Their 1978 release “Van Halen” opened with a blistering “Runnin’ With the Devil,” and then Eddie Van Halen showed off his skills in the next song, “Eruption,” a furious guitar solo that swoops and soars like a deranged bird. The album also contained a cover of the Kinks’ “You Really Got Me” and “Ain’t Talkin’ ’Bout Love.”

Mike McCready of Pearl Jam told Rolling Stone magazine that listening to Van Halen’s “Eruption” was like hearing Mozart for the first time. “He gets sounds that aren’t necessarily guitar sounds – a lot of harmonics, textures that happen just because of how he picks.”

Van Halen released albums on a yearly timetable – “Van Halen II” (1979), “Women and Children First” (1980), “Fair Warning” (1981) and “Diver Down” (1982) – until the monumental “1984,” which hit No. 2 on the Billboard 200 album charts (behind Jackson’s “Thriller”). Rolling Stone ranked “1984” No. 81 on its list of the 100 Greatest Albums of the 1980s.

“Eddie put the smile back in rock guitar, at a time when it was all getting a bit brooding. He also scared the hell out of a million guitarists around the world, because he was so good. And original,” Joe Satriani told Billboard in 2015.

Van Halen also played guitar on one of the biggest singles of the 1980s: Jackson’s “Beat It.” His solo lasted all of 20 seconds and took only a half an hour to record. He did it as a favor to producer Quincy Jones, while the rest of his Van Halen bandmates were out of town.

Van Halen received no compensation or credit for the work, even though he rearranged the section he played on. “It was 20 minutes of my life. I didn’t want anything for doing that,” he told Billboard in 2015. “I literally thought to myself, ‘Who is possibly going to know if I play on this kid’s record?’ ”
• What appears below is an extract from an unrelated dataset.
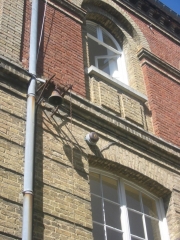 TROUVILLE-SUR-MER - BUTTE FREVILLE-calvados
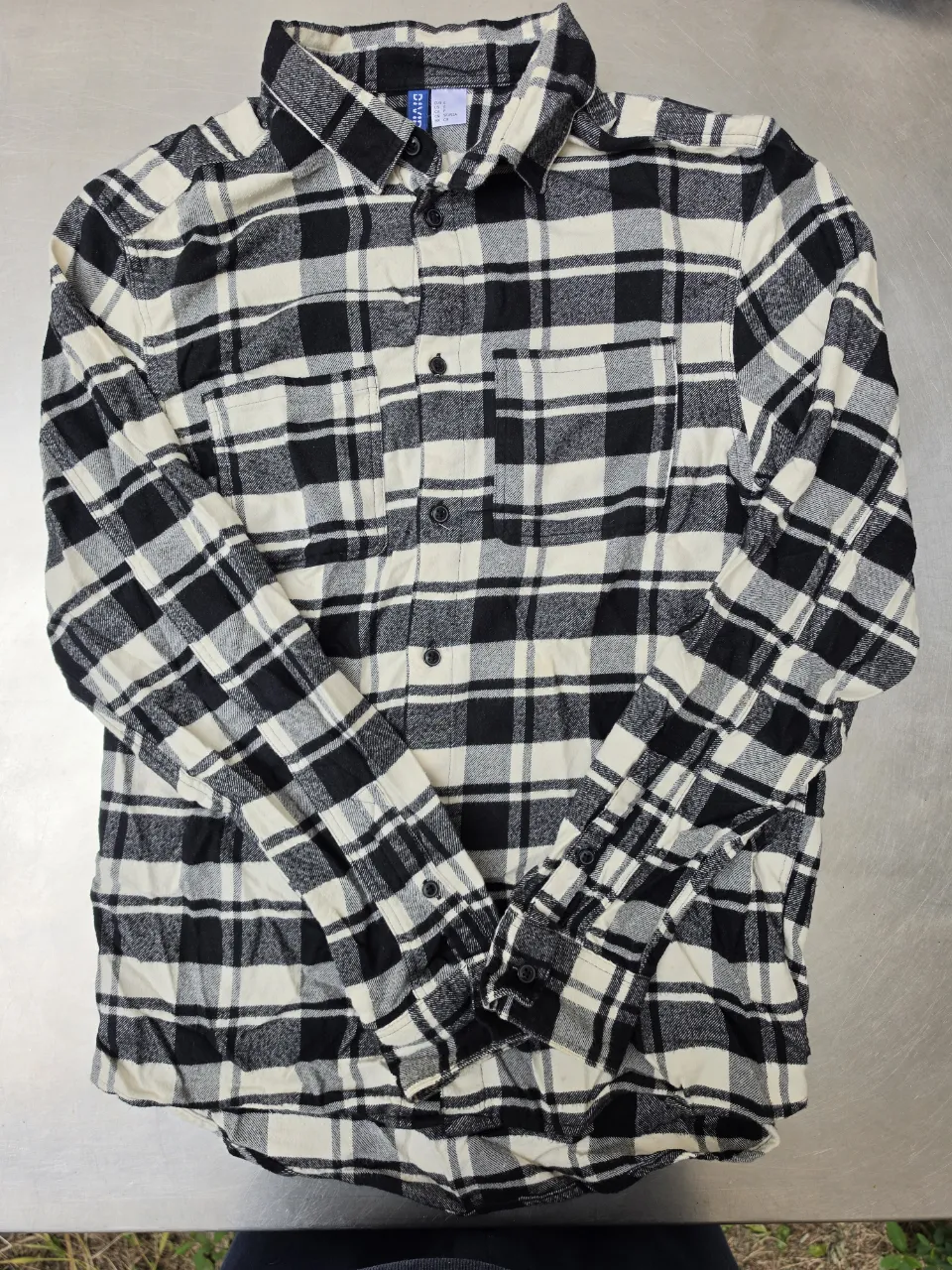 H&M · Talle S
Rolling Stone ranked “Beat It” No. 344 on its list of the 500 Greatest Songs of All Time. Jackson’s melding of hard rock and R&B preceded the meeting of Run-DMC and Aerosmith by four years.

But strains between Roth and the band erupted after their 1984 world tour and Roth left. The group then recruited Sammy Hagar as lead singer, and the band went on to score its first No. 1 album with “5150,” More studio albums followed, including “OU812,” “For Unlawful Carnal Knowledge” and “Balance.” Hit singles included “Why Can’t This Be Love” and “When It’s Love.”
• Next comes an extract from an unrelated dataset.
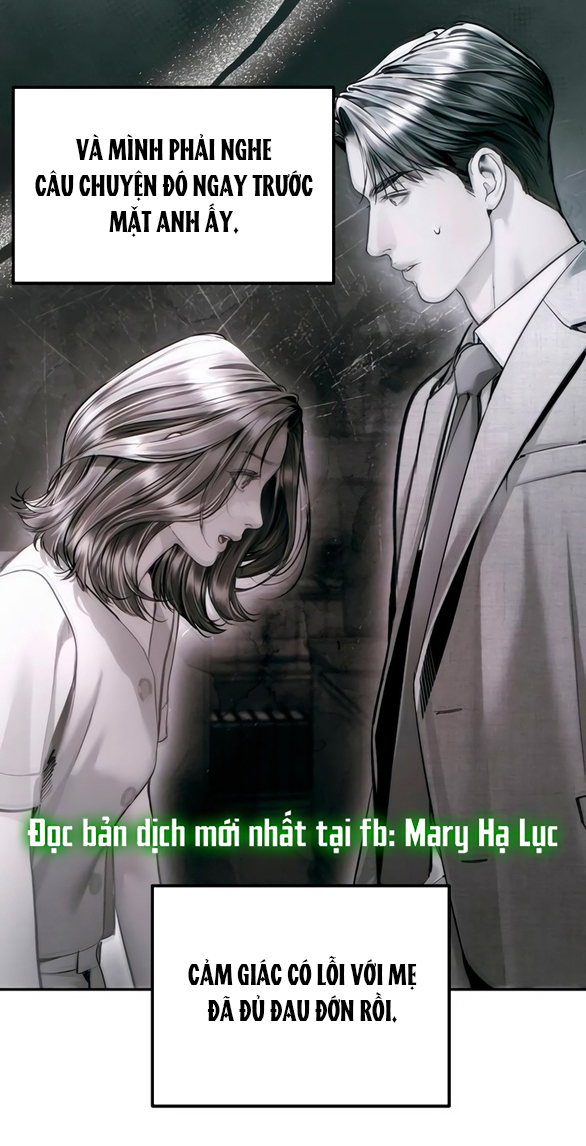 đứa trẻ trông giống tôi chapter 31.2 3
For much of his career, Eddie Van Halen wrote and experimented with sounds while drunk or high or both. He revealed that he would stay in his hotel room drinking vodka and snorting cocaine while playing into a tape recorder.

“I didn’t drink to party,” Van Halen told Billboard. “Alcohol and cocaine were private things to me. I would use them for work. The blow keeps you awake and the alcohol lowers your inhibitions. I’m sure there were musical things I would not have attempted were I not in that mental state.”

He was married twice, to actress Valerie Bertinelli from 1981 to 2007 and then to stuntwoman-turned-publicist Janie Liszewski, whom he wed in 2009.